• What you are asked to do
Write out the lines below word for word, leaving out the pictures.

Dataset records
******************************
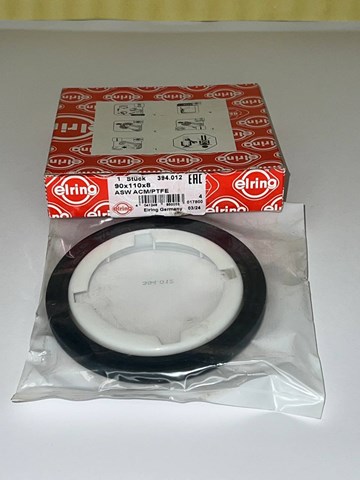 ELRING 394012 Anillo retén, cigüeñal  disponible España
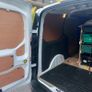 Van Ford Transit connect Image 6
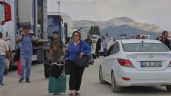 Foto ilustrativa de la nota titulada: Iraníes buscan refugio temporal en Turquía mientras el conflicto con Israel se intensifica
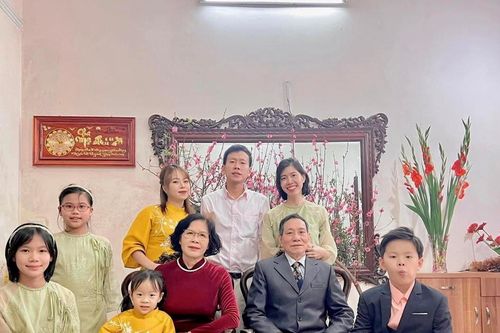 Giữ nếp nhà trong nhịp sống đương đại - Bài 2: Câu chuyện của người trẻ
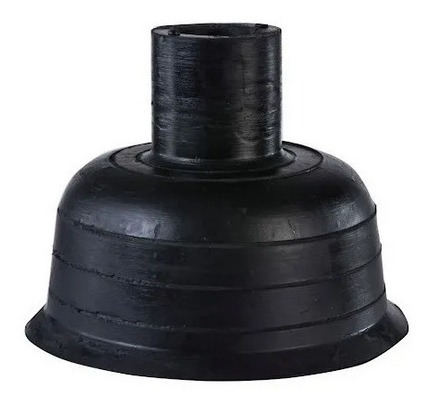 SOPAPA NEGRA REFORZADA ART 153 JAO
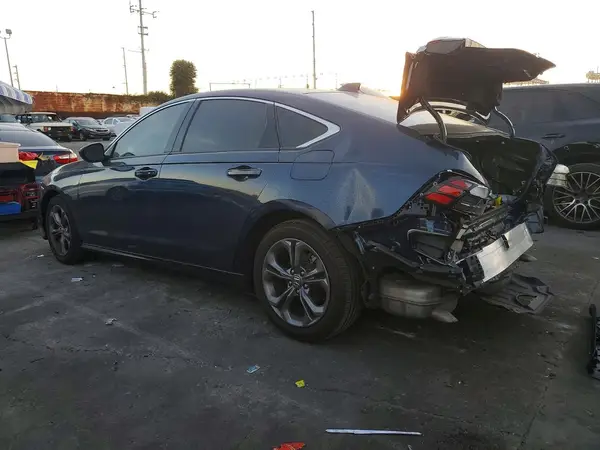 1HGCY1F33RA016764 2024 HONDA ACCORD - Image 2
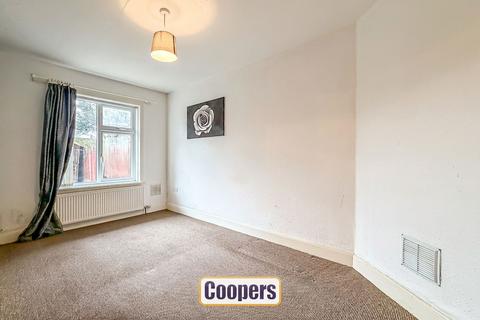 undefined, Hewitt Avenue, Radford, CV6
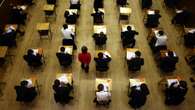 Rise in number of students cheating, using phones or being disruptive in exams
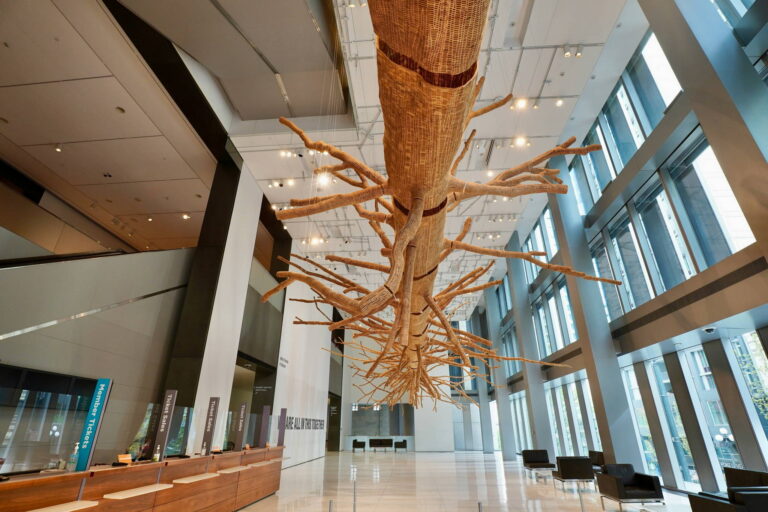 Seattle Art Museum - Best 10 Rainy Day Things to Do in Seattle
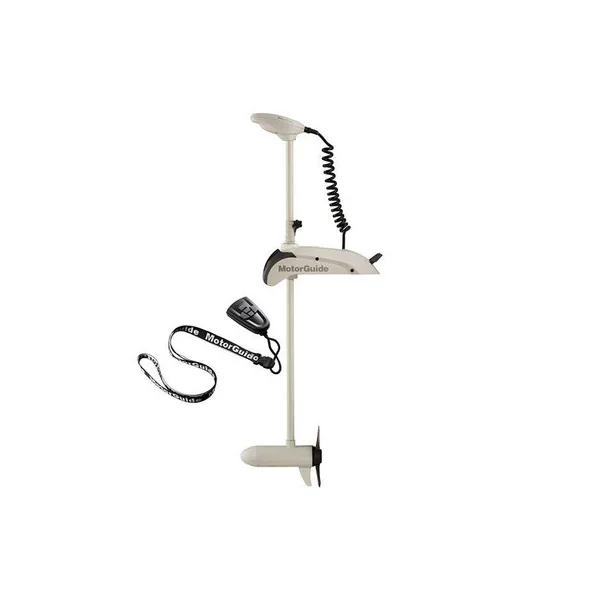 MotorGuide Xi5-105SW 941700040 Xi5 Trolling Motor 105lbs 54in 36V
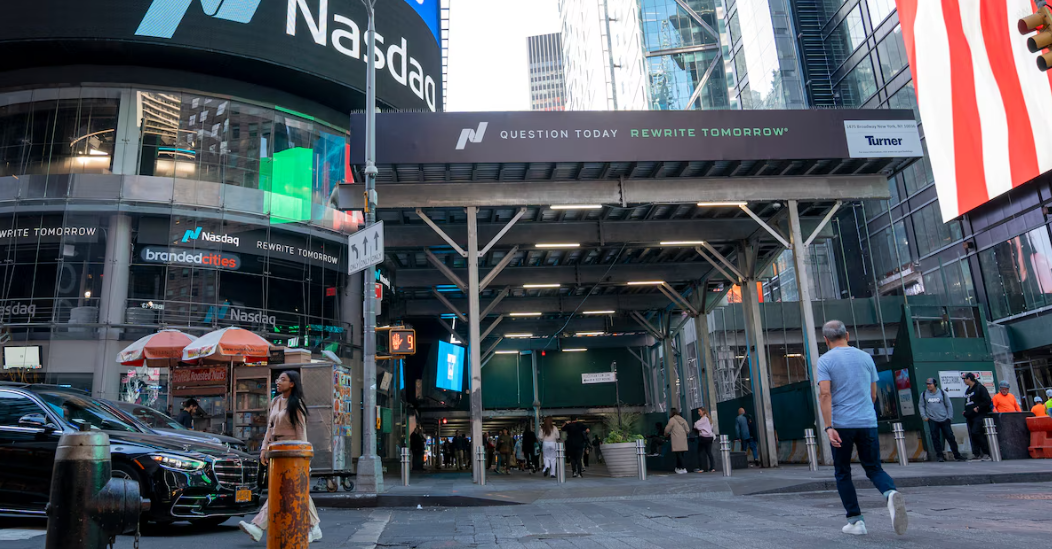 El fenómeno “Buy the Dip” sacude el Nasdaq El fenómeno “Buy the Dip” sacude el Nasdaq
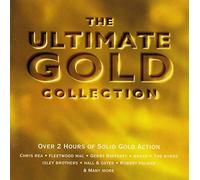 Various - Ultimate Gold Collection [Import]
******************************
• Result of this exercise
 ELRING 394012 Anillo retén, cigüeñal  disponible España
 Van Ford Transit connect Image 6
 Foto ilustrativa de la nota titulada: Iraníes buscan refugio temporal en Turquía mientras el conflicto con Israel se intensifica
 Giữ nếp nhà trong nhịp sống đương đại - Bài 2: Câu chuyện của người trẻ
 SOPAPA NEGRA REFORZADA ART 153 JAO
 1HGCY1F33RA016764 2024 HONDA ACCORD - Image 2
 undefined, Hewitt Avenue, Radford, CV6
 Rise in number of students cheating, using phones or being disruptive in exams
 Seattle Art Museum - Best 10 Rainy Day Things to Do in Seattle
 MotorGuide Xi5-105SW 941700040 Xi5 Trolling Motor 105lbs 54in 36V
 El fenómeno “Buy the Dip” sacude el Nasdaq El fenómeno “Buy the Dip” sacude el Nasdaq
 Various - Ultimate Gold Collection [Import]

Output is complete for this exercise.